You will find yourself under the necessity of doing it in this noble company, or alone. Try it. Strive to be perfect, as God is perfect—to act up to your own highest idea, in connection with church or state in this land corrupted by slavery, and see if you are helped or hindered. Be not dragged along by them protesting. It is graceing as a slave the chariot wheels of a triumph. But flee from them, as one flees out of Babylon. Secure the blessing of union for good, and be delivered from the curse of union in evil, by acting with the American Anti-Slavery Society, its members and friends.
I use this mode of expression advisedly, for I am not speaking of a mere form of association. Many are in harmonious coöperation with it who have neither signed the constitution nor subscribed the annual half dollar. Hence it is neither a formality nor a ceremony, but a united, onward-flowing current of noble lives.
If, then, you feel that devotedness of heart which I verily think your question indicates, I feel free to counsel you to go immediately to the nearest office of the American Anti-Slavery Society,[[1]] by letter, if not in person, subscribe what money you can afford—the first fruits of a life-long liberality, and study the cause like a science, while promoting it like a gospel, under the cheering and helpful sympathy of some of the best company on earth; but not unless; for this company despises what politicians, ecclesiastical and other, call “getting people committed.” They have a horror of this selfish invasion of another’s freedom, as of the encumbrance of selfish help. They warn you not to touch the ark with unhallowed hands.
One consideration more—the thought of what you owe to your forerunners in what you feel to be the truth. It is, to follow meekly after, and be baptized with the baptism that they are baptized with. “Thus it becometh us to fulfil all righteousness;” and the more your talents, gifts, and graces may, in your own judgment, be superior to theirs, the more becoming it will be to seek their fellowship; for in the whole land they, and they alone, are right. It is not eulogy, but fact, that theirs is the path of the just, shining more and more unto the perfect day—denied only by the besotted with injustice, the committed to crime. Consider, then, not only what you owe to your slavery-cursed country, your enslaving as well as enslaved countrymen, your fathers’ memory, your remotest posterity, the Christian religion, which forbids the sacrifice of one man’s rights to another man’s interests, and which knows no distinction of caste, color, or condition,—but consider, also, what you owe to those individuals and to that brotherhood who have battled twenty years in the breach for your freedom, involved with that of the meanest slave.
Imagine how the case stood with those who perished by suffocation in the Black Hole at Calcutta. Suppose that some of their number had felt the sublime impulse to place their bodies in the door, and the high devoted hearts to stand the crushing till dawn awoke the tyrant; the rest of that doomed band might have passed out alive. This is what the American Anti-Slavery Society has been unflinchingly doing for you, and for the rest of the nation, amid torture, insult, and curses, through a long night of terror and despair. The life of the land, its precious moral sense, has been thus kept from suffocation. The free agitating air of faithful speech has saved it. The soul of the United States is not dead, thanks, under Providence, to that noble fellowship of resolute souls, to find whom the nation has been winnowed. Do your duty by them, in the name of self-respect. Such companionship is an honor accorded to but few, and of that worthy few I would fain count you one. Strike, then, with them at the existence of slavery, and you will see individual slaves made free, anti-slavery leaven introduced into parties and churches, instruction diffused, the products of free labor multiplied, and fugitives protected, in exact proportion to the energy of the grand onset against the civil system.
Note. The work of the American Anti-Slavery Society is carried on by newspapers, books, tracts, agents, meetings, and conventions. The donor is requested to specify to what department, and in what section of country, he wishes his contribution applied.
※
Short task 1:
Answer these three questions about the antislavery passage.
(a) According to the note, by what means does the American Anti-Slavery Society carry on its work?
(b) For how many years does the passage say the brotherhood has battled in the breach?
(c) What annual payment does the passage say many of its cooperators have not subscribed?
Short task 2:
Output everything in the rows of the first block from the row containing "Is person in" down to the row containing "5088 centimetres" as a JSON list of strings, one string per row and with blank rows omitted.

Data for the task:
※
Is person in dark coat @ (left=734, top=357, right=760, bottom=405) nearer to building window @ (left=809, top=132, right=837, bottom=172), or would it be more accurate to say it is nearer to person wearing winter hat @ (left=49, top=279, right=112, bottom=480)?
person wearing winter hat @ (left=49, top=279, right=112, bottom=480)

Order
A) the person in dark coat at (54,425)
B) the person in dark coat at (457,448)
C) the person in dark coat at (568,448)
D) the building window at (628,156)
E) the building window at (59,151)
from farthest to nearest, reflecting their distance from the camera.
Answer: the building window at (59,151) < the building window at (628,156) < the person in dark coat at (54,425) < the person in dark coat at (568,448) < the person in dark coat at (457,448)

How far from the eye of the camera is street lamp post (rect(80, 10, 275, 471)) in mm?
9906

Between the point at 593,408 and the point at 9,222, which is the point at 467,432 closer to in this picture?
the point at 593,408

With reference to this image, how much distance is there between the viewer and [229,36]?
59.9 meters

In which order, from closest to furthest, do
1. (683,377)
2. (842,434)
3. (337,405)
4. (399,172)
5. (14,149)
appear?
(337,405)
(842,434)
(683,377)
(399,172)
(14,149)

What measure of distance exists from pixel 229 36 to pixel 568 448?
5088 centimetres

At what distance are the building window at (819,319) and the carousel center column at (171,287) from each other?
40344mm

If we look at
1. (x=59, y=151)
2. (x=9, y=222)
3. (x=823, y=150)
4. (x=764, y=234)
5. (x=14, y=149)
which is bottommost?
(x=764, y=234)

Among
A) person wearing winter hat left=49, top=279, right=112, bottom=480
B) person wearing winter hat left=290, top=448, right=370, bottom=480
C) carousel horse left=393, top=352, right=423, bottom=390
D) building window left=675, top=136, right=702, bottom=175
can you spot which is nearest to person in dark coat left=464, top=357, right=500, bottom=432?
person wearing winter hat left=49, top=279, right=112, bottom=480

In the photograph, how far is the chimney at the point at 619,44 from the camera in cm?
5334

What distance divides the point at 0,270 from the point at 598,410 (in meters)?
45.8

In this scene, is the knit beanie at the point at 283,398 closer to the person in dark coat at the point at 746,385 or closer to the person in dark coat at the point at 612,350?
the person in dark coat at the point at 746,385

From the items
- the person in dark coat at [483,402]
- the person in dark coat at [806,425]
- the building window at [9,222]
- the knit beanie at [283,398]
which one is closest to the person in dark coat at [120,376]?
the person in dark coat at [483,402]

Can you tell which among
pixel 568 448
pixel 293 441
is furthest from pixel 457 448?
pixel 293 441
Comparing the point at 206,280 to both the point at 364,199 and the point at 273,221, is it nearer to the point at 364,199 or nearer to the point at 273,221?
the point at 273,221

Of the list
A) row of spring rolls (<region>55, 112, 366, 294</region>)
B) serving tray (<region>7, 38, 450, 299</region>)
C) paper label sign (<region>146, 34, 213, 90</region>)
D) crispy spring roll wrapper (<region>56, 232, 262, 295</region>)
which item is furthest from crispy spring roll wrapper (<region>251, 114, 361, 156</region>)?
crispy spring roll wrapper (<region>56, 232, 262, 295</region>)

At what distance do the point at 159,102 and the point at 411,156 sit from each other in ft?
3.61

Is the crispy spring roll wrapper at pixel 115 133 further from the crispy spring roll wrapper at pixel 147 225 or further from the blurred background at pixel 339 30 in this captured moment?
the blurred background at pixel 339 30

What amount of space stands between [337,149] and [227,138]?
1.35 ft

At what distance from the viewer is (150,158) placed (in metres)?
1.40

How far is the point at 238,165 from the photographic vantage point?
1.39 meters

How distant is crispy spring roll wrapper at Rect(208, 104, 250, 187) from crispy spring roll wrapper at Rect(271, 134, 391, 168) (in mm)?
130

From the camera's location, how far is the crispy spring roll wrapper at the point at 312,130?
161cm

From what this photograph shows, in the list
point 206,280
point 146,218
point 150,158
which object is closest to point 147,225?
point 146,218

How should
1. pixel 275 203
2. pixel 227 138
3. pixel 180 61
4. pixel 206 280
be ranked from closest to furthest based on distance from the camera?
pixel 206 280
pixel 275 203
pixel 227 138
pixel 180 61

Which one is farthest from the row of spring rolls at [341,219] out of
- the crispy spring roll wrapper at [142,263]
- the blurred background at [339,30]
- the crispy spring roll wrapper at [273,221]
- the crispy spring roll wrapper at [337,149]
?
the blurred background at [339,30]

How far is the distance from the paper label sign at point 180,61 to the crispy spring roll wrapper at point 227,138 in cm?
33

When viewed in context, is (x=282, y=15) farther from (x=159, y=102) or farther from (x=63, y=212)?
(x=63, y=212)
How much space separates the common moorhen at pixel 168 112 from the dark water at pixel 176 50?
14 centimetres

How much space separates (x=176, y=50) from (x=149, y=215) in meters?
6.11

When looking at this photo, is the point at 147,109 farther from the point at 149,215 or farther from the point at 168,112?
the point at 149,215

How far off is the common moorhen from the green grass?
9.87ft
※
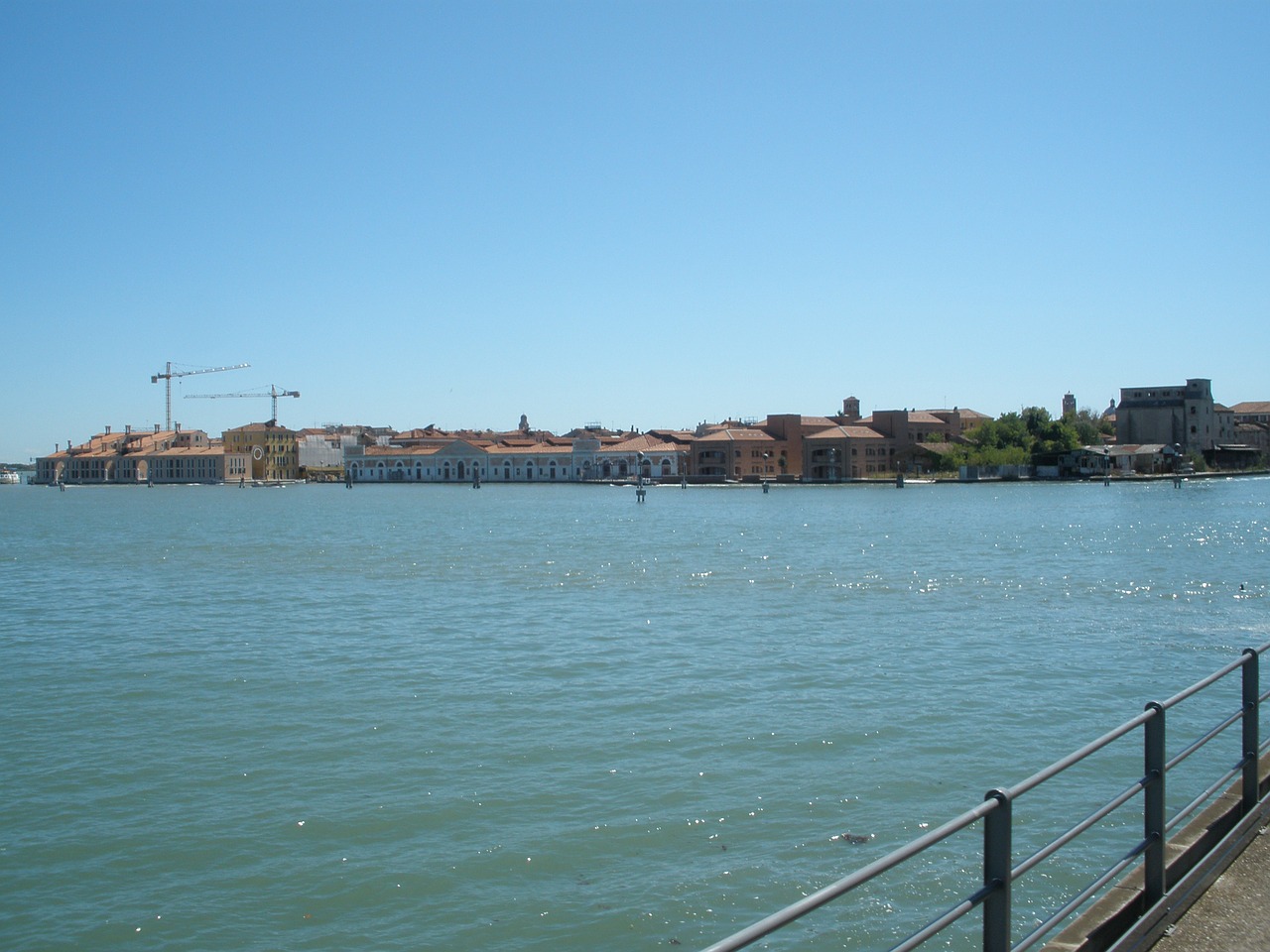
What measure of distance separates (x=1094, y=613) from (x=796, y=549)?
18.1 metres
※
Task result 1:
(a) Newspapers, books, tracts, agents, meetings, and conventions.
(b) Twenty years.
(c) The annual half dollar.

Task result 2:
[
  "Is person in dark coat @ (left=734, top=357, right=760, bottom=405) nearer to building window @ (left=809, top=132, right=837, bottom=172), or would it be more accurate to say it is nearer to person wearing winter hat @ (left=49, top=279, right=112, bottom=480)?",
  "person wearing winter hat @ (left=49, top=279, right=112, bottom=480)",
  "Order",
  "A) the person in dark coat at (54,425)",
  "B) the person in dark coat at (457,448)",
  "C) the person in dark coat at (568,448)",
  "D) the building window at (628,156)",
  "E) the building window at (59,151)",
  "from farthest to nearest, reflecting their distance from the camera.",
  "Answer: the building window at (59,151) < the building window at (628,156) < the person in dark coat at (54,425) < the person in dark coat at (568,448) < the person in dark coat at (457,448)",
  "How far from the eye of the camera is street lamp post (rect(80, 10, 275, 471)) in mm?",
  "9906",
  "Between the point at 593,408 and the point at 9,222, which is the point at 467,432 closer to in this picture?",
  "the point at 593,408",
  "With reference to this image, how much distance is there between the viewer and [229,36]?",
  "59.9 meters",
  "In which order, from closest to furthest, do",
  "1. (683,377)",
  "2. (842,434)",
  "3. (337,405)",
  "4. (399,172)",
  "5. (14,149)",
  "appear?",
  "(337,405)",
  "(842,434)",
  "(683,377)",
  "(399,172)",
  "(14,149)",
  "What measure of distance exists from pixel 229 36 to pixel 568 448?",
  "5088 centimetres"
]